During the period 27 February - 1 March 2007, the Petroleum Safety Authority Norway (PSA) audited the maintenance management at ExxonMobil (EM). After the audit, we consider that EM does not meet with the regulatory requirements for classification of equipment and the use of this classification.


Background for the audit

The PSA is tasked with providing the premises for high health, safety and environment standards and following up the players in the petroleum activities to ensure that they maintain these standards, and thus contribute to create as much value for society at large as possible.

The follow-up must be system-oriented and risk-based and be in addition to follow-up from the industry itself.

Chapter 4.12.2 of Storting report no. 7 (2001-2002) relating to health, environment and safety in the petroleum activities states, inter alia, the following on maintenance management:

"The authorities believe it is necessary to develop management models for operation and maintenance in cooperation with the industry to ensure a general strengthening of the maintenance in the petroleum activities through, inter alia, further development of methods and technologies, raising competence and research."

Chapter 5.4 of Storting report no. 12 (2005-2006) relating to health, environment and safety points out that deficient maintenance may increase the risk of major accidents, injuries and incidents, and the report refers to a rather comprehensive review of audit reports which show a relatively large number of non-conformities with the regulations.

These non-conformities include deficiencies in the prioritisation of maintenance, assessment of critical conditions and follow-up of temporary equipment, in addition to unsatisfactory documentation and not completed maintenance of equipment critical to safety.
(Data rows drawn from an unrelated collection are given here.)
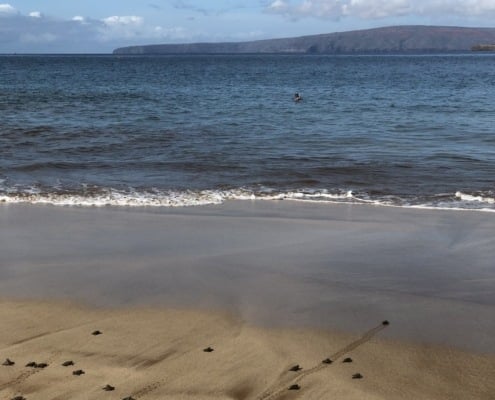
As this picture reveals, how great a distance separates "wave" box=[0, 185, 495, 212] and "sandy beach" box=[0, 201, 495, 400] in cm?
162

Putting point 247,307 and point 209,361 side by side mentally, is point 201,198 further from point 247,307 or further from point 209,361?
point 209,361

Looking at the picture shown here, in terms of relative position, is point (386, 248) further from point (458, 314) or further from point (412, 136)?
point (412, 136)

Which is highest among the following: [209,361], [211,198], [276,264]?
[209,361]

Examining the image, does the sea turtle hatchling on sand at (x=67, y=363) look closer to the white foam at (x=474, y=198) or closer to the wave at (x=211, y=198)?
the wave at (x=211, y=198)

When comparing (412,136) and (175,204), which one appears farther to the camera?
(412,136)

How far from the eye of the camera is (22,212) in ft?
48.3

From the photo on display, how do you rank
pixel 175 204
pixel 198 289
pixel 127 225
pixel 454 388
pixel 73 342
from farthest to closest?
1. pixel 175 204
2. pixel 127 225
3. pixel 198 289
4. pixel 73 342
5. pixel 454 388

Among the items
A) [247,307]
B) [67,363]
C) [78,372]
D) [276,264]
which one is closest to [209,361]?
[78,372]

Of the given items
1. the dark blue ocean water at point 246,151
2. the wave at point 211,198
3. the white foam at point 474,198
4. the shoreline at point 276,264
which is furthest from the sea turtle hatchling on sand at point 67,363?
the white foam at point 474,198

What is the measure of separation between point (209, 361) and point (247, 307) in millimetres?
1687

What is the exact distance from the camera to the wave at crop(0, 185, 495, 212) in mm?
15758

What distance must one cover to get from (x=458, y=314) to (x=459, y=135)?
18.6 metres

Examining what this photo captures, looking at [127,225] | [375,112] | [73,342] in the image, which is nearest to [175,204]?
[127,225]

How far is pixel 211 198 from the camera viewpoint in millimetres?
16516
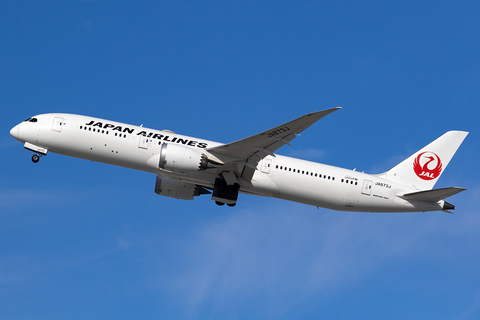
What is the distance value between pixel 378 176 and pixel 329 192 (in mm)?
4782

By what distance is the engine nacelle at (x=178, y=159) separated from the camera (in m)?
31.9

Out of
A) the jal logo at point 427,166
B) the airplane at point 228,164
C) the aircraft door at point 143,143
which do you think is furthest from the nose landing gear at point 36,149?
the jal logo at point 427,166

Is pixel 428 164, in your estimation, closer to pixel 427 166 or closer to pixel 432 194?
pixel 427 166

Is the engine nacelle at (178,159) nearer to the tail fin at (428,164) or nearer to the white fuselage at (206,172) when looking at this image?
the white fuselage at (206,172)

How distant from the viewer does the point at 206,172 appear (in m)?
33.9

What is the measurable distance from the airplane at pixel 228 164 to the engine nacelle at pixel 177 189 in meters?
2.12

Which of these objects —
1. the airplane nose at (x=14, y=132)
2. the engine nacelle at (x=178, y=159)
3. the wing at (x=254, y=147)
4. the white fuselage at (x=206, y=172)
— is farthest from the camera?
the airplane nose at (x=14, y=132)

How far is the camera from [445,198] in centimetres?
3466

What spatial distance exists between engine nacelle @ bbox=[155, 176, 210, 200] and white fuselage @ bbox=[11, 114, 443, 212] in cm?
267

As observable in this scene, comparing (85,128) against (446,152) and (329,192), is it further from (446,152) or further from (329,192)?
(446,152)

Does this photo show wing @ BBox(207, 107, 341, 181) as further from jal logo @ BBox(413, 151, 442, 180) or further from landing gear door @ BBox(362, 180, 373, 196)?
jal logo @ BBox(413, 151, 442, 180)

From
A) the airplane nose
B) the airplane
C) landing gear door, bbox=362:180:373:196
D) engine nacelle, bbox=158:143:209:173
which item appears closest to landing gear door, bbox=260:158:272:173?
the airplane

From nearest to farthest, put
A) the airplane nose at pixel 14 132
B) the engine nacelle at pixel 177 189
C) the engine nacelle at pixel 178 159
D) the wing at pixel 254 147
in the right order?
the wing at pixel 254 147, the engine nacelle at pixel 178 159, the airplane nose at pixel 14 132, the engine nacelle at pixel 177 189

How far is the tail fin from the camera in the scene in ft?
123
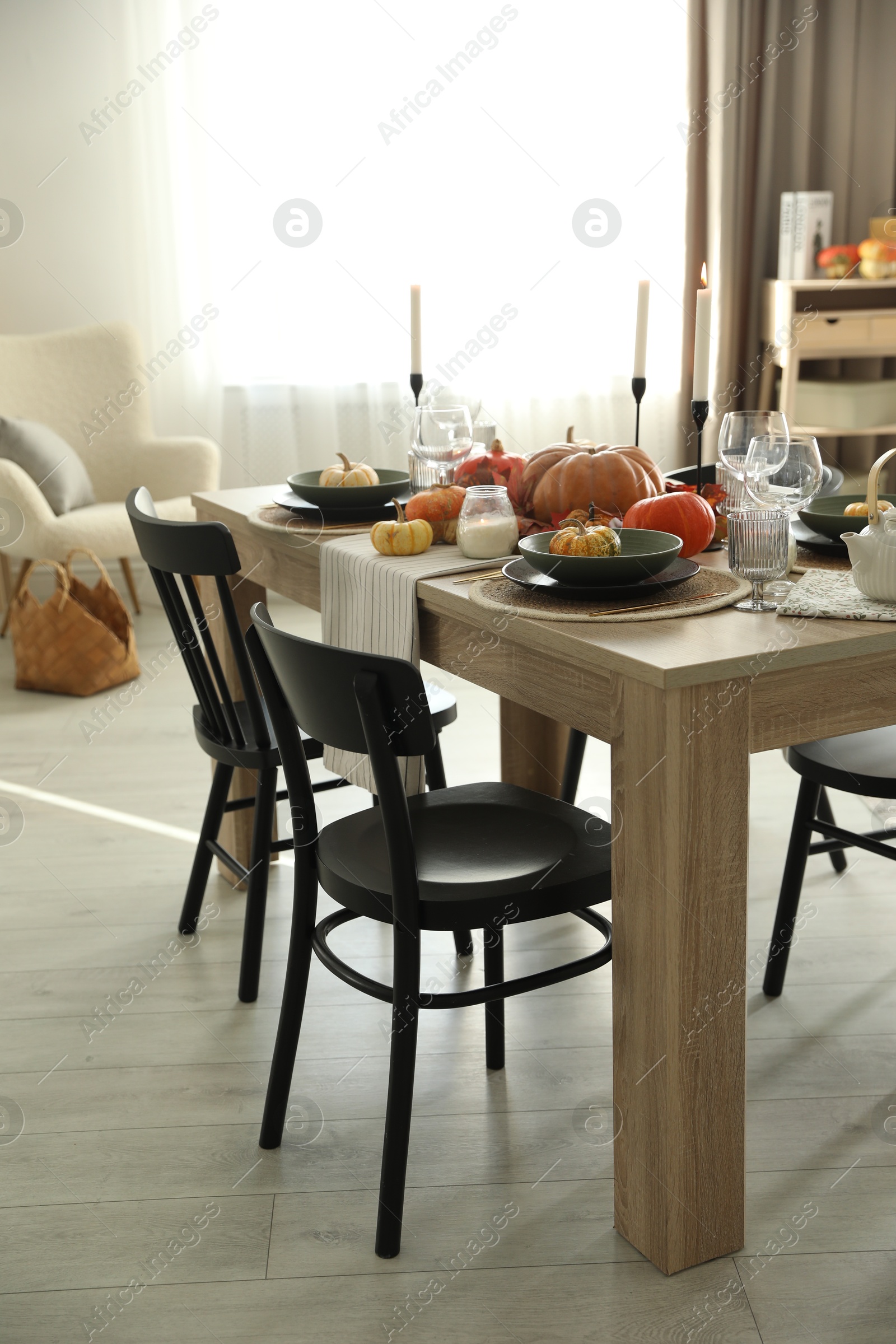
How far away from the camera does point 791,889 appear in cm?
196

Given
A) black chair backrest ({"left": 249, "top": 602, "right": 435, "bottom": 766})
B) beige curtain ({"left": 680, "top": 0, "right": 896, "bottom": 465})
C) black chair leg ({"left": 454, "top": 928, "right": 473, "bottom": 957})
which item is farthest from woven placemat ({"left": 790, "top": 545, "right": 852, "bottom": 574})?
beige curtain ({"left": 680, "top": 0, "right": 896, "bottom": 465})

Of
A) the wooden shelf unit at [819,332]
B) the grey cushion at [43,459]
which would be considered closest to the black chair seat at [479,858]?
the grey cushion at [43,459]

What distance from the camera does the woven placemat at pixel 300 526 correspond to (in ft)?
6.36

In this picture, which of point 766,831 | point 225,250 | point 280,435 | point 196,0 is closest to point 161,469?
point 280,435

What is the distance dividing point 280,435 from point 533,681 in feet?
11.6

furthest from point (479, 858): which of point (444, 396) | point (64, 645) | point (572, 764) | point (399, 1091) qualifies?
point (444, 396)

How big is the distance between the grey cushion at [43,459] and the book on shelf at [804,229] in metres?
2.72

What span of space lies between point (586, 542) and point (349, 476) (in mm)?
669

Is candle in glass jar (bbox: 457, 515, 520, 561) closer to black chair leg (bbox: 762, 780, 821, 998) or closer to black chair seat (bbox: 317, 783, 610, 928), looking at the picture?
black chair seat (bbox: 317, 783, 610, 928)

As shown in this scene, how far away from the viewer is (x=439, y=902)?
135 cm

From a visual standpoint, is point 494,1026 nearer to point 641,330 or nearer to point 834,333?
point 641,330

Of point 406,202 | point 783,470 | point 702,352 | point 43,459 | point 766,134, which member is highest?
point 766,134

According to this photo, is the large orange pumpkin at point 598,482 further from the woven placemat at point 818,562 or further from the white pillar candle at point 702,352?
the woven placemat at point 818,562

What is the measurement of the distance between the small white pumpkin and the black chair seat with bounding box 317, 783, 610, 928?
62cm
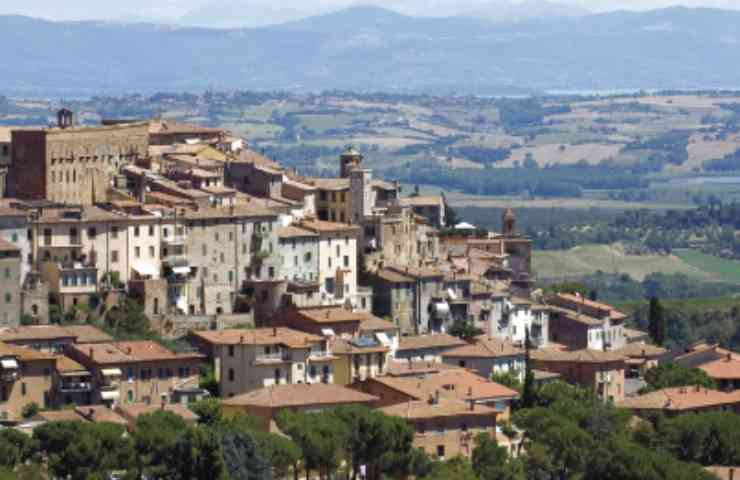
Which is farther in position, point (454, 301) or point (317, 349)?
point (454, 301)

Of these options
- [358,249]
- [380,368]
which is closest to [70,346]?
[380,368]

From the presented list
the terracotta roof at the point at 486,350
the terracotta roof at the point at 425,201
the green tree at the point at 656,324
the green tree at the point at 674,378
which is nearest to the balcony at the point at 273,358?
the terracotta roof at the point at 486,350

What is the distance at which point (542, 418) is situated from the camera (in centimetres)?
7431

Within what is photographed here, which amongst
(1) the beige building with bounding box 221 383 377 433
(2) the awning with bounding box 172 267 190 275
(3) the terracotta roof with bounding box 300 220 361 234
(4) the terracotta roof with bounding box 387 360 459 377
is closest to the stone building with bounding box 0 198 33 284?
(2) the awning with bounding box 172 267 190 275

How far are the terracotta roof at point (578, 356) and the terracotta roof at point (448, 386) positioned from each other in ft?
22.5

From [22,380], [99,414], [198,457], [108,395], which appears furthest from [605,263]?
[198,457]

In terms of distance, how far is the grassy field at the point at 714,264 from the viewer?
175m

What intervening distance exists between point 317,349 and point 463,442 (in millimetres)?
6507

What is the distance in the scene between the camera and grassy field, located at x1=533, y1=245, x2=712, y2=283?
17335 centimetres

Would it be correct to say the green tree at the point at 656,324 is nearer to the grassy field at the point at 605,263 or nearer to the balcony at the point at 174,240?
the balcony at the point at 174,240

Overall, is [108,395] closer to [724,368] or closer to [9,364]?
[9,364]

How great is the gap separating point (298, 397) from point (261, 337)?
4.36m

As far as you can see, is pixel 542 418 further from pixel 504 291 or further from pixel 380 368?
pixel 504 291

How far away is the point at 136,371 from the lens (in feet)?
241
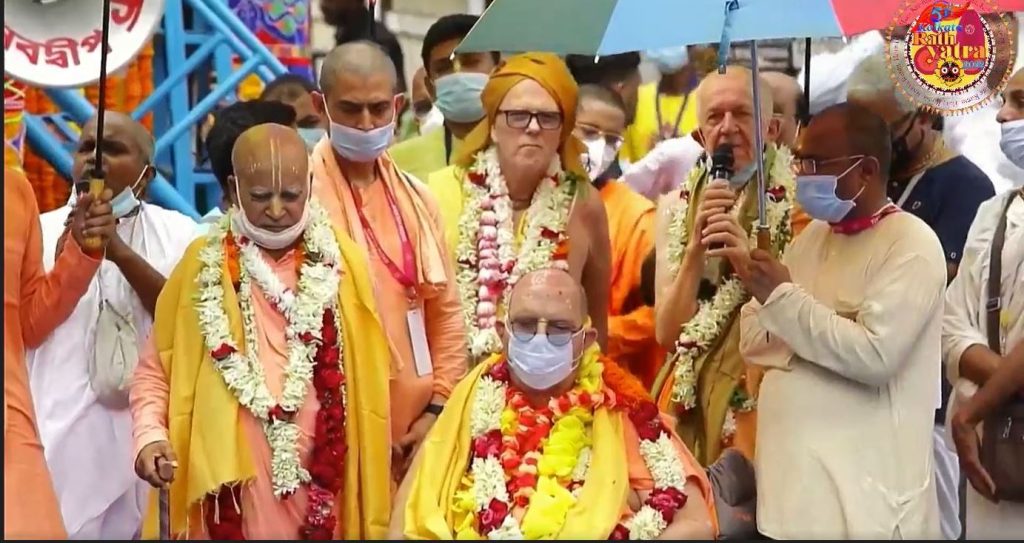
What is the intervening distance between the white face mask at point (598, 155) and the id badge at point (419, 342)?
130 cm

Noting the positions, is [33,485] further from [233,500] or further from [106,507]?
[106,507]

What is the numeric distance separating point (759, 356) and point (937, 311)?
0.56 m

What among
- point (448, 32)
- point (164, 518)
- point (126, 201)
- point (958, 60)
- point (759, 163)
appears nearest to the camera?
point (164, 518)

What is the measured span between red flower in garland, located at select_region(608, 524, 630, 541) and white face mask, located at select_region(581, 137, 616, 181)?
6.50 ft

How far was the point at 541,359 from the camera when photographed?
471cm

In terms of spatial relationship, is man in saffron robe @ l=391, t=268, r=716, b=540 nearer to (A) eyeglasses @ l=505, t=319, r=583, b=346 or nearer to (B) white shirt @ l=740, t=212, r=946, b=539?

In some cases, the maintenance management competence was inadequate.

The prevailing requirements are especially stated in Chapter IX, sections 42-46 of the Activities Regulations, relating to maintenance, and Section 13 of the Management Regulations, relating to analysis requirements.

Purpose of the audit

The purpose of the audit was to look into whether EM carries out classification of systems and equipment in accordance with the prevailing regulations and recognised norms, cf. Chapter IX of the Activities Regulations, relating to maintenance.

Furthermore, it was an objective to evaluate EM's use of classification for maintenance management.

Result of the audit

The audit was carried out in the form of a presentation of elements of EM's management systems and conversations with select personnel, with a subsequent verification of governing documents, procedures and program for performing maintenance on EM's facilities in Norway.

In our opinion, EM does not meet the regulatory requirements to classification of equipment and the use of this classification. It is therefore difficult to form a correct impression of how extensive the need for maintenance really is, and how much resources will be required.

The following observations have been characterised as non-conformities, cf. Chapter 5, and have been grouped under five main areas:

  • Deficient classification of systems and equipment.
  • Several systems and pieces of equipment which EM considered critical to safety or production lack maintenance programmes.
  • Lacking documentation of the standards used by EM being in accordance with recommended standards.
  • Lacking governing documentation as regards drilling.

In addition, we have registered one area with improvement potential, the maintenance information ("Equipment Strategies") in PESTRA should be made available for all relevant users.

In closing, a comment is made regarding EM's use of the Norwegian language seen in relationship with the regulatory requirements.